Cette peste, en plus, a une copine zambienne. Moins arrogante qu’elle mais peut-être encore plus pénible : elle parle anglais mieux que mon prof du tribunal. C’est bien simple, je pensais qu’elle venait d’un pays dérivé.
Quand je communique avec elle, et Flora à côté qui lève les yeux au ciel comme si elle avait honte de partager la même parcelle avec un handicapé de mon acabit, et l’autre qui me répond tout doucement comme à un demeuré et lève un sourcil perplexe lorsque je m’exprime, je deviens rouge et j’ai des envies de meurtre.
Quinze ans de tôle en Tanzanie pour avoir buté une gamine zambienne de 10 ans parce qu’elle parlait mieux anglais que moi (ce qui doit être le cas de 90 % de la race humaine) serait tout de même lamentable.
Pour revenir à Flora et oublier cette langue de dégénérés, le problème c’est que quoi que je fasse, elle me jette toujours ce regard moitié excédé moitié désolé. Quoi que je fasse. Je n’ose plus bouger, devant elle, ce qui ne doit guère contribuer à améliorer ma cote.
Je caresse Minet en miaulant pour communiquer, elle siffle entre ses dents ; je vérifie avant de rentrer qu’il y a de l’eau chaude au robinet extérieur, elle me fait remarquer que je suis en train de tremper mes pompes et mon bas de pantalon ; j’observe à quatre pattes un raid de fourmis sur un nid de mille-pattes, elle secoue la tête. J’en suis arrivé à regarder par la fenêtre avant de sortir pour être sûr qu’elle n’est pas là. Ce qui bien entendu ne sert à rien, attendu qu’elle doit épier mes moindres mouvements, et qu’elle surgit dès que je pose le bout de ma première pompe sur le paillasson.

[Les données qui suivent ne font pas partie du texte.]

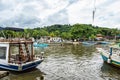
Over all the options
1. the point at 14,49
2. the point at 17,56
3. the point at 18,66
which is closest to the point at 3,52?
the point at 17,56

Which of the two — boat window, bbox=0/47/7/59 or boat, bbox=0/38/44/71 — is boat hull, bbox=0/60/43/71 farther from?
boat window, bbox=0/47/7/59

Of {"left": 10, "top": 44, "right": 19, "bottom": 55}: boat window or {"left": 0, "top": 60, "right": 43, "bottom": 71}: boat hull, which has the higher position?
{"left": 10, "top": 44, "right": 19, "bottom": 55}: boat window

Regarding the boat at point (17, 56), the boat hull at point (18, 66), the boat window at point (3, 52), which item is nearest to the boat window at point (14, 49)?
the boat at point (17, 56)

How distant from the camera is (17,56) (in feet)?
68.7

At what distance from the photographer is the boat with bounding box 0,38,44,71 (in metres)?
19.9

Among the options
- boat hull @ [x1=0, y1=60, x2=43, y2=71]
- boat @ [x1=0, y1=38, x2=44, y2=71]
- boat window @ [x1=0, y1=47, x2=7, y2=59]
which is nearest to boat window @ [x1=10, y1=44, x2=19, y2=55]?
boat @ [x1=0, y1=38, x2=44, y2=71]

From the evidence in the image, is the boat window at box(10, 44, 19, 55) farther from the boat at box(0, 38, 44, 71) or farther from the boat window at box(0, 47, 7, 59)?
the boat window at box(0, 47, 7, 59)

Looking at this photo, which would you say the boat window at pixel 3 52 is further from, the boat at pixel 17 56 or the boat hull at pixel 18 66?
the boat hull at pixel 18 66

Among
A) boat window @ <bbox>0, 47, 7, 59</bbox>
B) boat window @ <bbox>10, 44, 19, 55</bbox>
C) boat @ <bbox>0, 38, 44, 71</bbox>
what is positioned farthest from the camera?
boat window @ <bbox>10, 44, 19, 55</bbox>


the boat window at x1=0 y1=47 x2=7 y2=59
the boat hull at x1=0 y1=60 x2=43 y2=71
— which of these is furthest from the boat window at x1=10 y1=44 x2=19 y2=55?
the boat hull at x1=0 y1=60 x2=43 y2=71

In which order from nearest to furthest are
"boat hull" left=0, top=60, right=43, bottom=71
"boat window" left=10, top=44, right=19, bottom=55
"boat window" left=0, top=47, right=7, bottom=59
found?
"boat hull" left=0, top=60, right=43, bottom=71 < "boat window" left=0, top=47, right=7, bottom=59 < "boat window" left=10, top=44, right=19, bottom=55

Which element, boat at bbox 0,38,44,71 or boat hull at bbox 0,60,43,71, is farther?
boat at bbox 0,38,44,71

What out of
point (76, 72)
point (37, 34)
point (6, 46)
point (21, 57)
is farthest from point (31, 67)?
point (37, 34)

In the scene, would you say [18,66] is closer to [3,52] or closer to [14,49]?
[3,52]
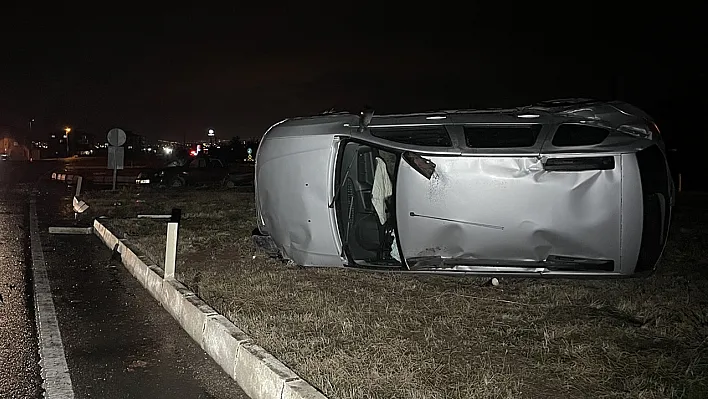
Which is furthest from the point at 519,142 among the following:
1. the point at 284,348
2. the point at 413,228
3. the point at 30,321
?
the point at 30,321

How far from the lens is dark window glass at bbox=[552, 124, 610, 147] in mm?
6574

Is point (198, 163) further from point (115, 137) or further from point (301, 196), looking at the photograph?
point (301, 196)

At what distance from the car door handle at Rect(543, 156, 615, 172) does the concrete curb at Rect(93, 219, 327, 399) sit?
130 inches

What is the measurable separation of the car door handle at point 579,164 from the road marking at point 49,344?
4560mm

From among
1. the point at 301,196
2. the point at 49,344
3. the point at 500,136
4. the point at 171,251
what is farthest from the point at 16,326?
the point at 500,136

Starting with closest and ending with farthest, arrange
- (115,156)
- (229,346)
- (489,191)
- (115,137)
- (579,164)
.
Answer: (229,346) < (579,164) < (489,191) < (115,137) < (115,156)

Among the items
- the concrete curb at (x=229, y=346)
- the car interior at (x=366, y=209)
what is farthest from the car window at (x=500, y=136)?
the concrete curb at (x=229, y=346)

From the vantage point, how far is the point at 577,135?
6.69 meters

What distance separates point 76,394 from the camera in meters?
4.60

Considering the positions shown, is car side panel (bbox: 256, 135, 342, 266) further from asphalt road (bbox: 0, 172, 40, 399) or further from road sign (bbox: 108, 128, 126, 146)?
road sign (bbox: 108, 128, 126, 146)

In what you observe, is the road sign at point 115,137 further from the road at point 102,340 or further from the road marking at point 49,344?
the road marking at point 49,344

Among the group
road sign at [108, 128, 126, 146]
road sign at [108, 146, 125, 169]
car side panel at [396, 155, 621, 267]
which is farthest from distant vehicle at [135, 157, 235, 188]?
car side panel at [396, 155, 621, 267]

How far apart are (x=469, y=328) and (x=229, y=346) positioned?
6.50 ft

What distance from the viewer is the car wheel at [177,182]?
26906 millimetres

Son grand plaisir de la journée est de venir me dire d’allumer la lumière extérieure exactement 12 secondes après que le soleil soit parti se pieuter. Dépassé le créneau, je suis sûr d’y avoir droit. Elle frappe, et je sais ce qui m’attend. J’ouvre, elle me regarde quelques secondes en silence en soupirant. J’ai toujours l’impression qu’elle va me dire : « Au lit sans manger ! » Mais consciente tout de même du rapport de force, elle se contente de souffler : « Tu as encore oublié la lumière ! »
Si je suis dans la douche, ou en train de donner de mes nouvelles à la cuvette du chiotte, rien n’y fait : elle frappe hystériquement à la porte jusqu’à que j’ouvre.
L’autre jour, j’ai tenté de tester ses limites : eh bien, au bout d’un quart d’heure de tambourinage, j’ai craqué, je suis allé lui ouvrir.
J’ai aussi essayé d’être plus subtil, d’allumer la lumière avant que l’astre susmentionné aille jouer au docteur avec Morphée. 12 secondes après, elle venait frapper à la porte : c’était trop tôt, je gaspillais inconsidérément la précieuse énergie.
Ce qui m’a un peu consolé, c’est qu’un crétin canadien qui lui tapotait la tête limite en lui faisant des Arheu s’est récolté une oeillade par rapport à laquelle celles qui me sont destinées pourraient presque paraître affectueuses. La question, c’est : est-ce qu’elle prend les adultes en général pour des crétins, ou les Muzungus en particulier ?
Bref, Flora est une peste, mignonne mais peste, il fallait que ce soit dit, attendu que cette sale gamine habite désormais ici.